::: TEXTE FOURNI
Ce beau pays qui a enfanté Mohammed Dib, Albert Camus ou Assia Djebar ne doit pas avoir peur de la disparition progressive de ce qui a fait son malheur. Cette substance noire n'a d'or que le rêve chimérique qu'elle a suscité. Il ne faut pas que les jeunes Algériens aient peur de la fin d'une rente illusoire mais, bien au contraire, se persuadent que leur avenir est dans la promesse créative du talent inné de toute jeunesse.

Le devoir de vérité impose de convaincre la jeune population que la baisse du prix du pétrole ne cessera pas, pour des raisons objectives, même si un rebond fragile est prévu avec la reprise économique mondiale qui s'annonce. Il est certain que les Algériens doivent se préparer à prendre le virage des réformes comportementales profondes pour une sortie de la rente addictive.

Si la situation paraît préoccupante pour les générations à venir, il ne faut pas pour autant s'en alarmer jusqu'à tétaniser les forces vives. Les chances de l'après pétrole sont fortes et l'optimisme doit guider leur esprit. D'une part parce que le pétrole restera une ressource économique substantielle pendant, encore, de très nombreuses années et d'autre part parce que les jeunes algériens ont tout intérêt à sortir de cette impasse qui ne les mène nulle part. C'est le chèque en blanc que signait le pétrole qui devient aujourd'hui impossible mais pas la promesse d'un avenir radieux qui est toujours consubstantielle à la jeunesse. En revanche, il est certain que si une dictature militaire doit toujours payer cash, je pressens qu'à l'avenir elle ait à peine de quoi astiquer la quincaillerie cousue sur les épaulettes de nos anciens maîtres. C'est une excellente nouvelle pour les générations futures.

La baisse du prix du pétrole est à somme nulle pour le monde dans son ensemble. Certains y gagnent, d'autres y perdent (c'est le cas de l'Algérie) mais aucune richesse supplémentaire ne se crée ni ne disparaît à l'échelle universelle. C'est dire combien de nombreux pays ne pleureront pas l'inversion des chances, cette fois-ci à leur avantage. Cette rente avait été attribuée (par un hasard géologique) majoritairement à ce qu'on appelait le tiers-monde, dans ma jeunesse. Elle a fait son malheur et a fait reculer les populations de plusieurs siècles, en arrière du point de vue intellectuel et démocratique. Le train de la première chance est passé, l'heure n'est plus au regret, il faut avancer maintenant vers une seconde chance. Il est urgent pour la jeunesse algérienne de s'en convaincre et d'entamer un virage fort et volontaire vers d'autres horizons de la pensée.
::::::
::: LIGNES DE DONNÉES
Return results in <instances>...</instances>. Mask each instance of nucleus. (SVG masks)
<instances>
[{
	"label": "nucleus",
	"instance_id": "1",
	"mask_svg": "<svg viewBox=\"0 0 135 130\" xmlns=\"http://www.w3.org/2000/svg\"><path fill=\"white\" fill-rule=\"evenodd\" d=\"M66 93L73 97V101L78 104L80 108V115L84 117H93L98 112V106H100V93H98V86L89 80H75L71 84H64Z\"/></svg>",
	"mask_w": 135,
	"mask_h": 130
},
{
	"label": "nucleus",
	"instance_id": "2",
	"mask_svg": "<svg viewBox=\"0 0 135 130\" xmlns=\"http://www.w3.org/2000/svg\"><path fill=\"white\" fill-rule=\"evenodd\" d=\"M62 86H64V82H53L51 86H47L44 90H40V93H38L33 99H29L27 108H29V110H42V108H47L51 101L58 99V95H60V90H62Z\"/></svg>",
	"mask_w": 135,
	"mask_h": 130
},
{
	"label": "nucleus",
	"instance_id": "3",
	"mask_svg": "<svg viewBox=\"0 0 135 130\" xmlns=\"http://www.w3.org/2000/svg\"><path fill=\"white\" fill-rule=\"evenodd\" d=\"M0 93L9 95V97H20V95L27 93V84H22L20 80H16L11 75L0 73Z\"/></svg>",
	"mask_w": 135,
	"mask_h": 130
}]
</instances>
::::::
::: LIGNES DE DONNÉES
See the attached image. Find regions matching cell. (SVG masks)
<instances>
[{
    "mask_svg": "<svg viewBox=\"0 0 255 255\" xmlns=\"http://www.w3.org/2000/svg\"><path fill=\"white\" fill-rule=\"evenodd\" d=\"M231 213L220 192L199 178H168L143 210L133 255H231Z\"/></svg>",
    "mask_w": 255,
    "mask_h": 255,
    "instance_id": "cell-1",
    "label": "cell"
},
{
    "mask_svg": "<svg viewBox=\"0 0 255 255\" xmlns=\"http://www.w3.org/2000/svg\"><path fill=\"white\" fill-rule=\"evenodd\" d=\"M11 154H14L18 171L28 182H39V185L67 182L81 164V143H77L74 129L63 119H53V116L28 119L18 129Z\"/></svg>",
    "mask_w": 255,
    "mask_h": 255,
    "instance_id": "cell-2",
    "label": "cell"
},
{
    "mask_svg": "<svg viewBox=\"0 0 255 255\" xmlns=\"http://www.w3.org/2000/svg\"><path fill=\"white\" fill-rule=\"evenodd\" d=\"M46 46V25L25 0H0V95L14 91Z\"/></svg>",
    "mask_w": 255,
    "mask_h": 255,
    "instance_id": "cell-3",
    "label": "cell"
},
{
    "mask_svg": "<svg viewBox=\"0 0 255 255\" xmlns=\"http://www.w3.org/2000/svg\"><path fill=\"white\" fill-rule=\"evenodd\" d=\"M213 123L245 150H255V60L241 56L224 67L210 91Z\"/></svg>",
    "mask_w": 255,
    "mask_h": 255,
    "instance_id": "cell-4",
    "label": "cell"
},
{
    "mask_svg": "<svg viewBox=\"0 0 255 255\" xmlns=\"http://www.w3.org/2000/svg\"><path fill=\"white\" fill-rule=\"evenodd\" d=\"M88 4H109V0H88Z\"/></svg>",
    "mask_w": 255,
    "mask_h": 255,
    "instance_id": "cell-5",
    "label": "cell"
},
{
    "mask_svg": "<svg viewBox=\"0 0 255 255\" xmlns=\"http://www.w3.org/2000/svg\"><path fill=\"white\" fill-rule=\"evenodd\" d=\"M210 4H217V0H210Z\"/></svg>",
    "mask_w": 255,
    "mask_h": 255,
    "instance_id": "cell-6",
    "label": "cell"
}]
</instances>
::::::
PROBLÈMES À RÉSOUDRE
#1 Répondez à ces questions sur le texte portant sur le pétrole algérien :
(a) Quels trois écrivains le texte cite-t-il comme enfantés par ce pays ?
(b) Comment le texte qualifie-t-il la baisse du prix du pétrole pour le monde dans son ensemble ?
(c) Par quel hasard la rente avait-elle été attribuée majoritairement au tiers-monde ?
#2 Renvoyez, sans rien y changer, le passage du texte sur le pétrole algérien qui va de « La baisse du prix du pétrole est » jusqu'à « de la pensée. ».

RÉPONSES
#1
(a) Mohammed Dib, Albert Camus et Assia Djebar.
(b) Elle est à somme nulle.
(c) Par un hasard géologique.

#2
La baisse du prix du pétrole est à somme nulle pour le monde dans son ensemble. Certains y gagnent, d'autres y perdent (c'est le cas de l'Algérie) mais aucune richesse supplémentaire ne se crée ni ne disparaît à l'échelle universelle. C'est dire combien de nombreux pays ne pleureront pas l'inversion des chances, cette fois-ci à leur avantage. Cette rente avait été attribuée (par un hasard géologique) majoritairement à ce qu'on appelait le tiers-monde, dans ma jeunesse. Elle a fait son malheur et a fait reculer les populations de plusieurs siècles, en arrière du point de vue intellectuel et démocratique. Le train de la première chance est passé, l'heure n'est plus au regret, il faut avancer maintenant vers une seconde chance. Il est urgent pour la jeunesse algérienne de s'en convaincre et d'entamer un virage fort et volontaire vers d'autres horizons de la pensée.